What the task needs is every record repeated exactly, nothing more.

## MATERIAL PROVIDED
>>>>>

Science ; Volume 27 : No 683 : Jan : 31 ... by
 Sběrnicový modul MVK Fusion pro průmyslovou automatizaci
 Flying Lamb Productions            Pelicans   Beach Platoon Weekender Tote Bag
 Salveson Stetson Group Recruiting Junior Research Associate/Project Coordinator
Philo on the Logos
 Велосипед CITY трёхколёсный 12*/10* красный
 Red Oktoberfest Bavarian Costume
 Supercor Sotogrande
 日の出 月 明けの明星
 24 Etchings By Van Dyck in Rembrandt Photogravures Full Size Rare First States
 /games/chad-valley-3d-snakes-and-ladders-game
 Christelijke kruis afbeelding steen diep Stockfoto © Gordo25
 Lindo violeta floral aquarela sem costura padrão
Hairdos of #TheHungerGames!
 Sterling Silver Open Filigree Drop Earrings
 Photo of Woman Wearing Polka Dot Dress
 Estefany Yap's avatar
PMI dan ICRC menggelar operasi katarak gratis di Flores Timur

<<<<<

## ANSWER SPACE
Science ; Volume 27 : No 683 : Jan : 31 ... by
 Sběrnicový modul MVK Fusion pro průmyslovou automatizaci
 Flying Lamb Productions            Pelicans   Beach Platoon Weekender Tote Bag
 Salveson Stetson Group Recruiting Junior Research Associate/Project Coordinator
Philo on the Logos
 Велосипед CITY трёхколёсный 12*/10* красный
 Red Oktoberfest Bavarian Costume
 Supercor Sotogrande
 日の出 月 明けの明星
 24 Etchings By Van Dyck in Rembrandt Photogravures Full Size Rare First States
 /games/chad-valley-3d-snakes-and-ladders-game
 Christelijke kruis afbeelding steen diep Stockfoto © Gordo25
 Lindo violeta floral aquarela sem costura padrão
Hairdos of #TheHungerGames!
 Sterling Silver Open Filigree Drop Earrings
 Photo of Woman Wearing Polka Dot Dress
 Estefany Yap's avatar
PMI dan ICRC menggelar operasi katarak gratis di Flores Timur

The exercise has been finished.